Het fenomeen erkenning heeft me altijd geboeid. Ik zie mensen heel blij worden omdat andere mensen een mening hebben over wat zij hebben geproduceerd. Materieel gewin alleen is een onvoldoende verklaring voor deze blijheid. Erkenning is iets metafysisch en het is oneindig verslavend. Vanaf het moment dat je een schouderklopje krijgt voor een stuk in de schoolkrant tot het moment dat je de Nobelprijs wint strekt zich een hunkerend leven uit, dat beter wil zijn dan alle anderen. Het machtswoord van de beoordelende instantie telt meer dan het geloof in een objectieve substantie die de kunstenaar, begrepen of niet, probeert te benaderen.

Op mijn sterfbed zal ik waarschijnlijk toegeven dat ik ook altijd een ‘erkenneling’ ben geweest.

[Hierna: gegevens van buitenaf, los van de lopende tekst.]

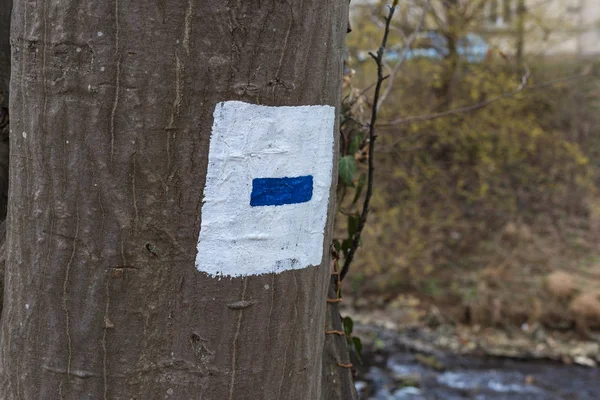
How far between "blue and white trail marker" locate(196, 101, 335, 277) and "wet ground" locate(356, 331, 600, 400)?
4075 mm

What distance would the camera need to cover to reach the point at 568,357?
18.0ft

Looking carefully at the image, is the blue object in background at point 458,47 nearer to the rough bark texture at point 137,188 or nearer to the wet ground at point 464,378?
the wet ground at point 464,378

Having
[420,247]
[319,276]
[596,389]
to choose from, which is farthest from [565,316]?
[319,276]

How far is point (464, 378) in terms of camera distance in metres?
5.21

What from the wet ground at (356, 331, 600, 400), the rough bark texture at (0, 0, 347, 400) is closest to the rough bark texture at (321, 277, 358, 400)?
the rough bark texture at (0, 0, 347, 400)

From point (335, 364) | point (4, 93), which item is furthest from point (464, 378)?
point (4, 93)

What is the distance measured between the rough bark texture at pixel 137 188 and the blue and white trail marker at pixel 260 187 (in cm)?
2

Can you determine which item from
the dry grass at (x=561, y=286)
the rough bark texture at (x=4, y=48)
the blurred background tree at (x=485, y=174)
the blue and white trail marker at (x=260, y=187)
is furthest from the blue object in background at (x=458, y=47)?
the blue and white trail marker at (x=260, y=187)

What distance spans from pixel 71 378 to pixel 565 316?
18.9 ft

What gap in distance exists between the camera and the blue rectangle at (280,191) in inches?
37.9

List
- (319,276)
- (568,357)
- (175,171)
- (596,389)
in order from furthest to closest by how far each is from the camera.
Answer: (568,357) → (596,389) → (319,276) → (175,171)

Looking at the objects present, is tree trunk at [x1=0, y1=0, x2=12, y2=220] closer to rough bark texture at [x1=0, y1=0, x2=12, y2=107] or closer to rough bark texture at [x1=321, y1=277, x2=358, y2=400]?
rough bark texture at [x1=0, y1=0, x2=12, y2=107]

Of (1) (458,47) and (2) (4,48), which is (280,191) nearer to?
(2) (4,48)

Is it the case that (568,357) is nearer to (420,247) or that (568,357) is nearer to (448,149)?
(420,247)
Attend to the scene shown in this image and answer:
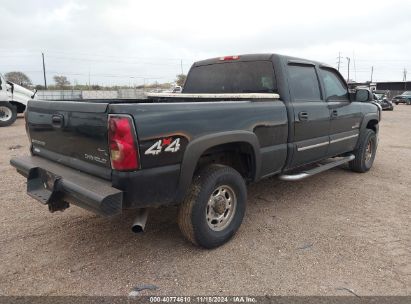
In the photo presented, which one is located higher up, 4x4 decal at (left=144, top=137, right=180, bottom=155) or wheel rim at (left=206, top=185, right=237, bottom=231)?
4x4 decal at (left=144, top=137, right=180, bottom=155)

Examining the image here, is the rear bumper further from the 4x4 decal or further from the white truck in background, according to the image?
the white truck in background

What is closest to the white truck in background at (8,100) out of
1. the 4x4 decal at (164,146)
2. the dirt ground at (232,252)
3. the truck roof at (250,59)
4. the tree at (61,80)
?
the dirt ground at (232,252)

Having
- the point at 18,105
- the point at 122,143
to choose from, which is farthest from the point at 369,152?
the point at 18,105

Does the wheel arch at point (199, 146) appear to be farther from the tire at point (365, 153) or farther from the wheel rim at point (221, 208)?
the tire at point (365, 153)

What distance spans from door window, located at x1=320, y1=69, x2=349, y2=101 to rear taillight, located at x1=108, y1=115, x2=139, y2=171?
3.24 meters

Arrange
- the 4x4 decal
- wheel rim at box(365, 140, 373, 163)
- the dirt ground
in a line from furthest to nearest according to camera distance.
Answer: wheel rim at box(365, 140, 373, 163) < the dirt ground < the 4x4 decal

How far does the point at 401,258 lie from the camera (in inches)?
128

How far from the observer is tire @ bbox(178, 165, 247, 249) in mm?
3143

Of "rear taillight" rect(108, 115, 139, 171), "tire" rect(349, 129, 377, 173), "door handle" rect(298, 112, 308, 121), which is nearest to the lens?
"rear taillight" rect(108, 115, 139, 171)

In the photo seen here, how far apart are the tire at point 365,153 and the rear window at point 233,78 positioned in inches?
102

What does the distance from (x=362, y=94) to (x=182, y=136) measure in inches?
141

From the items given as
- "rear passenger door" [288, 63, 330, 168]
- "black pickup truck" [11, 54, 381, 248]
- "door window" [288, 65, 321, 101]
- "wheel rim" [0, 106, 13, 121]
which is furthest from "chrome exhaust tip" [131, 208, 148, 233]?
"wheel rim" [0, 106, 13, 121]

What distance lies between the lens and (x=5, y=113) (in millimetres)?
13875

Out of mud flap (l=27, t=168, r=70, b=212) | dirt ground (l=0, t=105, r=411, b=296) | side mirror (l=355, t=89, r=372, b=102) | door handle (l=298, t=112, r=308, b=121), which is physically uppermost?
side mirror (l=355, t=89, r=372, b=102)
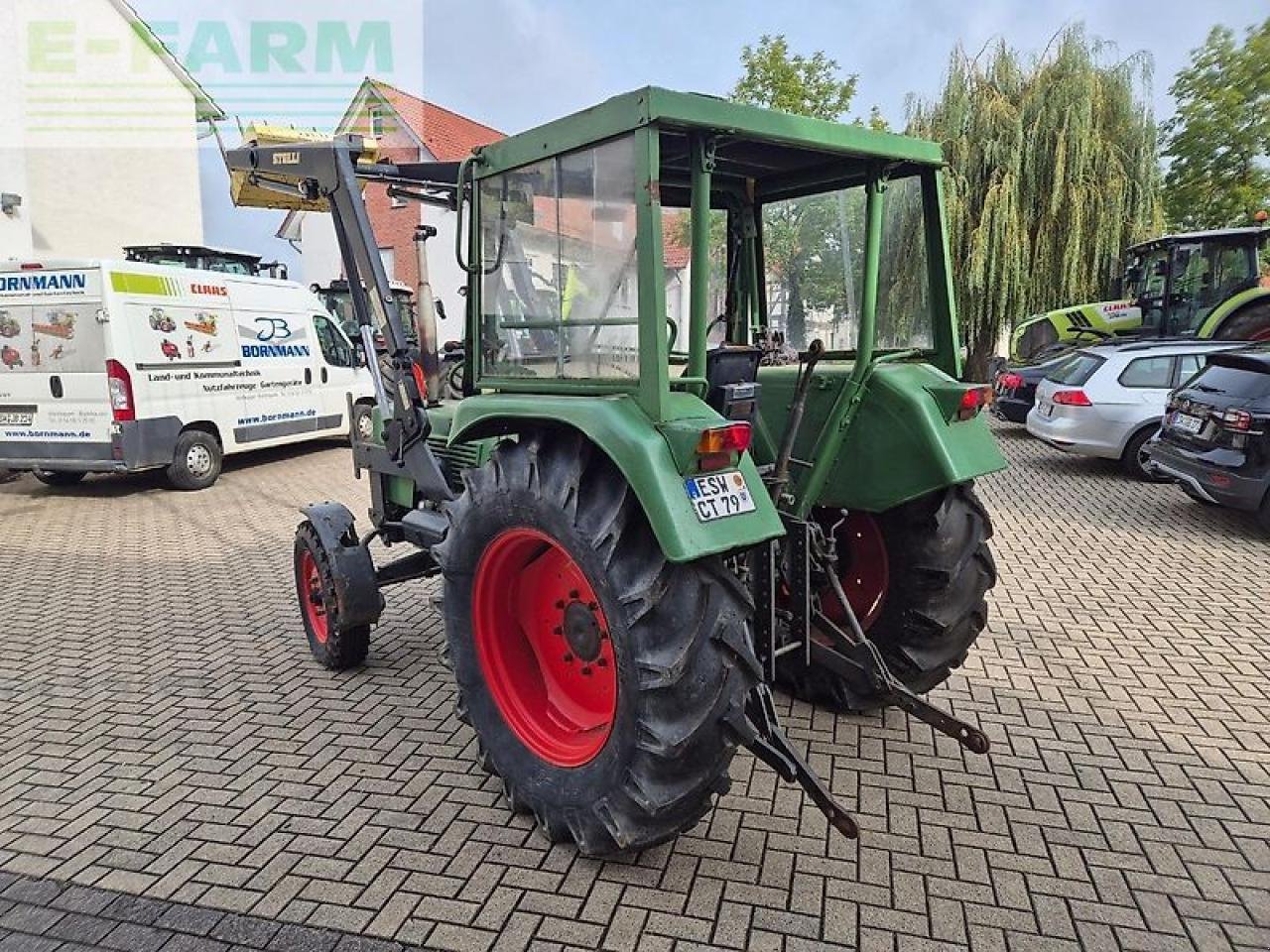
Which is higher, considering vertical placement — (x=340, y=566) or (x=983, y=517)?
(x=983, y=517)

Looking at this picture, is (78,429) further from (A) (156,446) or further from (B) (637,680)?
(B) (637,680)

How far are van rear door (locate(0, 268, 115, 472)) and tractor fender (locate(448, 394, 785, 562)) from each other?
7379 mm

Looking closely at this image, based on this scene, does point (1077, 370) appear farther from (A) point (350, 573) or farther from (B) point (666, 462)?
(B) point (666, 462)

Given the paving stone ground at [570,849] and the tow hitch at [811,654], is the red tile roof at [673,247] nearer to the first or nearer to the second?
the tow hitch at [811,654]

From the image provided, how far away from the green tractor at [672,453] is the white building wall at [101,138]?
13297mm

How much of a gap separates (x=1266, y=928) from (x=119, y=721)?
14.5 feet

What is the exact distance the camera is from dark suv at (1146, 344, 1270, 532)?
6465mm

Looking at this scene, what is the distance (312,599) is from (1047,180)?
45.5 feet

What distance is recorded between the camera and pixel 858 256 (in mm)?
3320

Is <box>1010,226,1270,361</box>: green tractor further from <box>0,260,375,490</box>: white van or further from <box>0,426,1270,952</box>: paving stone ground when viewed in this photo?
<box>0,260,375,490</box>: white van

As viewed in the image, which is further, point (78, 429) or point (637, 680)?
point (78, 429)

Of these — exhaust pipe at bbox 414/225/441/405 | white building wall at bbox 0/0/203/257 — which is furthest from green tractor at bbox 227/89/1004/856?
white building wall at bbox 0/0/203/257

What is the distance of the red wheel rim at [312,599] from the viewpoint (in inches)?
178

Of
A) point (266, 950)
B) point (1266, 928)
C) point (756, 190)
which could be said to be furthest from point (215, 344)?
point (1266, 928)
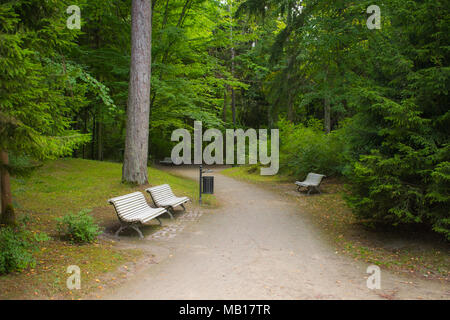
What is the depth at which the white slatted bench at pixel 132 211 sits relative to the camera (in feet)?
22.0

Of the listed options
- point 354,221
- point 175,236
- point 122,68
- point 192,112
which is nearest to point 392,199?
point 354,221

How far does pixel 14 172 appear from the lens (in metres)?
5.38

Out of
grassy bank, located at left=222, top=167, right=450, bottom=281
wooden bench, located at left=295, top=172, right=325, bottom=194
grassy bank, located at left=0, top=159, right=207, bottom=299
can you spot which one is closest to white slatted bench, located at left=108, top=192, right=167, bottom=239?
grassy bank, located at left=0, top=159, right=207, bottom=299

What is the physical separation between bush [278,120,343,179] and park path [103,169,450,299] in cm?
719

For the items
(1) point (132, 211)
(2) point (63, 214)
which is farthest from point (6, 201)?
(1) point (132, 211)

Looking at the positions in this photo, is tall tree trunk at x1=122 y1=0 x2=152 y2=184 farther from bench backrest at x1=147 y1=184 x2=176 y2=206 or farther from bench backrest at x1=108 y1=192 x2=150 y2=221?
bench backrest at x1=108 y1=192 x2=150 y2=221

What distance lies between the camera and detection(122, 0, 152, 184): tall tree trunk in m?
11.5

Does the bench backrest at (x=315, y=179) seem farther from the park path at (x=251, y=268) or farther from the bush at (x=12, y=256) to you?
the bush at (x=12, y=256)

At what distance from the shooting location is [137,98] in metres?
11.6

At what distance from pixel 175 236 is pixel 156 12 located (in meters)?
13.9

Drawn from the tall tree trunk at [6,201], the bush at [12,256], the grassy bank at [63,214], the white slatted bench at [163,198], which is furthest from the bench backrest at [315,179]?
the bush at [12,256]

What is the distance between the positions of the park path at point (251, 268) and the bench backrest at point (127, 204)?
0.72 m

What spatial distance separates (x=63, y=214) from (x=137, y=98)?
5.20 metres
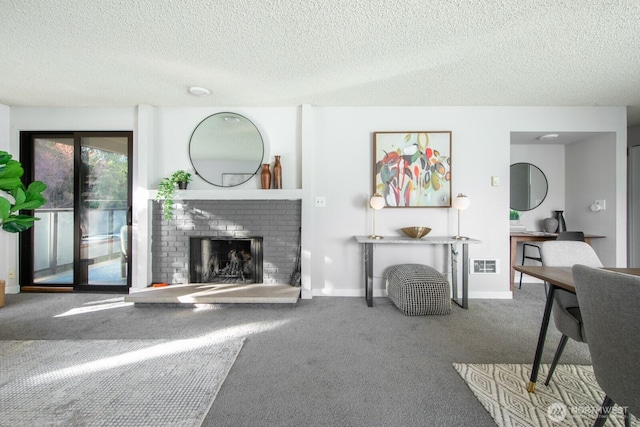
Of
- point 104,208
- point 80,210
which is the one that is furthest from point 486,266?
point 80,210

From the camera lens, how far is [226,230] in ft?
11.1

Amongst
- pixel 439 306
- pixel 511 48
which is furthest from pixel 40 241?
pixel 511 48

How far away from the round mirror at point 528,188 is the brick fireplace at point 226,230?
315 centimetres

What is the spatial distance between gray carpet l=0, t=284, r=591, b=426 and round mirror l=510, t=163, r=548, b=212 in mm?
1325

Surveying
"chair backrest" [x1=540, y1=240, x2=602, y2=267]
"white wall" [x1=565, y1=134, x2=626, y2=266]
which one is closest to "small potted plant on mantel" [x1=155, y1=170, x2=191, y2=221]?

Ik zal een late convertiet zijn naar het enige ware geloof, het geloof dat niets betekenis heeft zonder de erkenning van anderen, dat de waarde van onze waan wordt bepaald door de waan van de anderen.

Maar zover is het nog niet. Laat me voorlopig open source schrijven, nooit ‘werkelijk’ iets publiceren omdat ik de overtuiging dat ik de daartoe vereiste kwaliteit niet haal, zo comfortabel vind. Laat me langzaam een oud kind worden, speels en zelfloos, een trillende snaar gespannen over een doodstil meer. Laat me vergeten dat complimenten de enige valuta is, en laat me het fossiel zijn van een verbeten voornaamheid, die zich zal blijven verzetten tegen de opvatting dat het immoreel is om niet voor het zo groot mogelijke geluk van een zo groot mogelijk publiek te schrijven.

De hunkering woedt ook in mij. Wat zou ik graag met een bezwete rug in een praatprogramma zitten en mijn citaatjes voorlezen uit eigen werk, een erudiete flapuit met een gebroken glimlach wanneer het louterende applaus wordt ingezet.

Het wordt laat. Ik zie vannacht niet ver. Ik denk aan de toestand van de mensheid. Wat heb ik gedaan, armzalige erkenneling, dat ik dodelijk vermoeid ben nu, de ijdelheid.. de levenslust.. de grenzen aan de taal en hoe daar de beelden, de muziek, de dans – Erkenning! Nu! Wat moet ik doen? Zeg me wat ik moet doen!

Neen. We worden tot erkenneling gemaakt omdat we leren onszelf te begrijpen als een variatie op anderen, en dat zo goed dat het oorspronkelijke begrip van onszelf verdwijnt. Neen! We mogen niet bang zijn. We moeten altijd blijven doen alsof we zo oorspronkelijk zijn, dat uitgevers, kwaliteitskranten en Humberto Tan ons niet aandurven.